TEXT PROVIDED =
◇ ◇ ◇

Men can't comprehend what I do Not a male nurse, just a nurse, thanks

It is interesting, how we still have a focus on women in the workplace, and gender bias.

The interesting thing is, it cuts both ways.

Men getting discriminated against by women? No, surely not. Well actually, surely yes.

I have worked in a female-dominated work environment, and I was discriminated against.

It is why I left a job that I enjoyed.

I trained as a nurse.

When I trained, all the stereotypical questions were asked, sometimes to my face, and sometimes behind my back.

Is he gay? No.

Is he some kind of pervert? No.

I was also referred to as a male nurse, not a nurse, but a  male nurse, as if my skills and qualifications were somehow different or less.

The most obvious examples of sexism I encountered were from inside my profession.

When I completed my obstetrics and gynaecology class, we were given our ward assignments, and strangely, whilst my female counterparts were sent to delivery, post natal clinic, etc., I was posted to a surgical ward.

When I queried the assignment, I was told ask why I would want to work in those areas, and told the women wouldn't want me there anyway.

I don't know about you, but the thought of being involved in bringing a new life into the world is, although probably slightly different for a male, still very exciting. Fortunately, I objected to being excluded from obstetrics and gynaecology on the basis that if a male doctor could work there, why couldn't I.

I ended up working in delivery, and it was the most amazing time.

Strangely, none of the women whose births I assisted with ever objected to my presence. I think it had something to do with the fact they were otherwise occupied.

I have since helped my partner deliver our own two children.

I was also used as a mobile crane, when I thought that girls could do anything, even being called by another ward when on night shift to lift an obese patient. Strangely, when I asked for assistance, it was rarely forthcoming.

Perhaps, instead of looking at the difficulties women face in male dominated workplaces, what we should be looking at is discrimination of any type in any workplace.

Instead of regarding sexism as a male problem, start looking at it as a humanistic problem.

While we are at it, let's celebrate the differences between the sexes, and more importantly, let's celebrate the differences between us all as humans.

Maybe, if we understand the differences between all of us, and learn to collaborate rather than differentiate, we'd all get along so much better.

◇ ◇ ◇

EXTRACTED DATA =

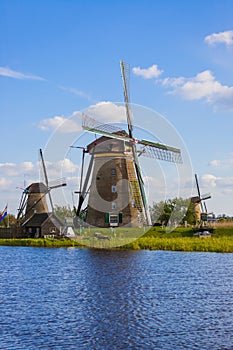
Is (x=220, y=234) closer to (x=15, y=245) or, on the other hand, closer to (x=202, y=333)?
(x=15, y=245)

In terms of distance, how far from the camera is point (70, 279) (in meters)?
23.4

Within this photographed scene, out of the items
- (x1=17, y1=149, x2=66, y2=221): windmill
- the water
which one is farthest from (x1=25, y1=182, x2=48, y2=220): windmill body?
the water

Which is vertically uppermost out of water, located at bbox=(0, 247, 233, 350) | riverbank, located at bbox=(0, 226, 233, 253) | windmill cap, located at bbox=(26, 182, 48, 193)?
windmill cap, located at bbox=(26, 182, 48, 193)

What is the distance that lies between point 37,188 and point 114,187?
1720cm

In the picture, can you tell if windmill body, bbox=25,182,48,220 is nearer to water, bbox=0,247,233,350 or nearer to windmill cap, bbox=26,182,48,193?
windmill cap, bbox=26,182,48,193

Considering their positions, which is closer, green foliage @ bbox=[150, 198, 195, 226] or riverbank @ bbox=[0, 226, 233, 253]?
riverbank @ bbox=[0, 226, 233, 253]

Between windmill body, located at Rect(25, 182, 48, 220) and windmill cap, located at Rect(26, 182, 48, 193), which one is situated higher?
windmill cap, located at Rect(26, 182, 48, 193)

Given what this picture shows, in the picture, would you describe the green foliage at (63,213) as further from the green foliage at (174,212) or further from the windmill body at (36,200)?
the green foliage at (174,212)

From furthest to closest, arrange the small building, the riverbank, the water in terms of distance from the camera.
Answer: the small building
the riverbank
the water

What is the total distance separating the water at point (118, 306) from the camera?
12789 millimetres

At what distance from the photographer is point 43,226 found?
2210 inches

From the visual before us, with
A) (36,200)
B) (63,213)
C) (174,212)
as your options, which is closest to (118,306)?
(36,200)

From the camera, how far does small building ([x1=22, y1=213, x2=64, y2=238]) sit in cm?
5609

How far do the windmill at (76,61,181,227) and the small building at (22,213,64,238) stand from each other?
294 inches
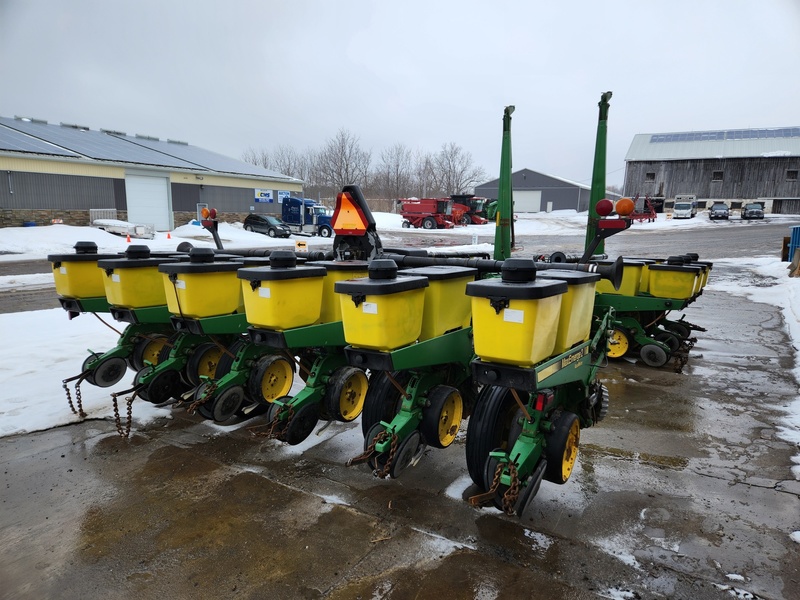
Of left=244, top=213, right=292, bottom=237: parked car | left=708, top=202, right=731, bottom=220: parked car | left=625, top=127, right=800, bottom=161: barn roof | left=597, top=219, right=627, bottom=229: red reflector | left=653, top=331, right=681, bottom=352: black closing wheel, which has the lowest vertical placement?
left=653, top=331, right=681, bottom=352: black closing wheel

◇ ◇ ◇

QUESTIONS TO ANSWER =
A - In the essay on working as a nurse, which ward was the writer assigned to after finishing the obstetrics and gynaecology class?
B - Extract the essay on working as a nurse word for word from "When I completed" to "me there anyway.".
The material comes from a source unrelated to the essay on working as a nurse.

SOLVED TASKS =
A - A surgical ward.

B -
When I completed my obstetrics and gynaecology class, we were given our ward assignments, and strangely, whilst my female counterparts were sent to delivery, post natal clinic, etc., I was posted to a surgical ward.

When I queried the assignment, I was told ask why I would want to work in those areas, and told the women wouldn't want me there anyway.